Request »
Copy out the entries below in full and exactly.

Input rows »
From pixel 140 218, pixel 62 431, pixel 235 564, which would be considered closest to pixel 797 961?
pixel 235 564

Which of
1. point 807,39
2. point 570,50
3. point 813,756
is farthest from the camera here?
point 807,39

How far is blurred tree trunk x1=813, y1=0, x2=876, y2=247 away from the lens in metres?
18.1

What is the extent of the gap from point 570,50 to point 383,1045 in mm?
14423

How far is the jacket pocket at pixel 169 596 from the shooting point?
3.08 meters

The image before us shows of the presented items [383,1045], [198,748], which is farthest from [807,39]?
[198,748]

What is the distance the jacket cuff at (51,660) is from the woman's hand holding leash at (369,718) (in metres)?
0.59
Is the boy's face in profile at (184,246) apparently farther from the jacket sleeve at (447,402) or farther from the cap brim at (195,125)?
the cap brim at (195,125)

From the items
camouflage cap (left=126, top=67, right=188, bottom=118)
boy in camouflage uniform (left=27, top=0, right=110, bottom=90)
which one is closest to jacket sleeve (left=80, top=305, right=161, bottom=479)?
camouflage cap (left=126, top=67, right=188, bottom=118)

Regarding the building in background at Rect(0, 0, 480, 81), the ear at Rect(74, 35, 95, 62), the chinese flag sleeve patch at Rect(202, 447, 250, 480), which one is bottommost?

Solution to the exercise »
From pixel 140 218, pixel 62 431, pixel 235 564, which would be considered closest to pixel 797 961?
pixel 235 564

Which of
1. point 807,39
2. point 570,50
3. point 813,756
is farthest from the camera here?
point 807,39

How far is blurred tree trunk x1=813, y1=0, x2=876, y2=247 away from the lens in metres?
18.1

What is the extent of the gap from point 570,50 to point 383,1045 in mm?
14423

How far is the jacket pocket at pixel 169 596 from the shooting point?
3.08 meters

The image before us shows of the presented items [383,1045], [198,748], which is farthest from [807,39]?
[198,748]

What is the distance the jacket cuff at (51,660) is from the woman's hand holding leash at (369,718) (in metres)?
0.59
Is the boy's face in profile at (184,246) apparently farther from the jacket sleeve at (447,402) or farther from the cap brim at (195,125)?
the cap brim at (195,125)

From the items
camouflage cap (left=126, top=67, right=188, bottom=118)
boy in camouflage uniform (left=27, top=0, right=110, bottom=90)
which one is closest to jacket sleeve (left=80, top=305, right=161, bottom=479)?
camouflage cap (left=126, top=67, right=188, bottom=118)

Regarding the building in background at Rect(0, 0, 480, 81), the ear at Rect(74, 35, 95, 62), the chinese flag sleeve patch at Rect(202, 447, 250, 480), which one is bottommost?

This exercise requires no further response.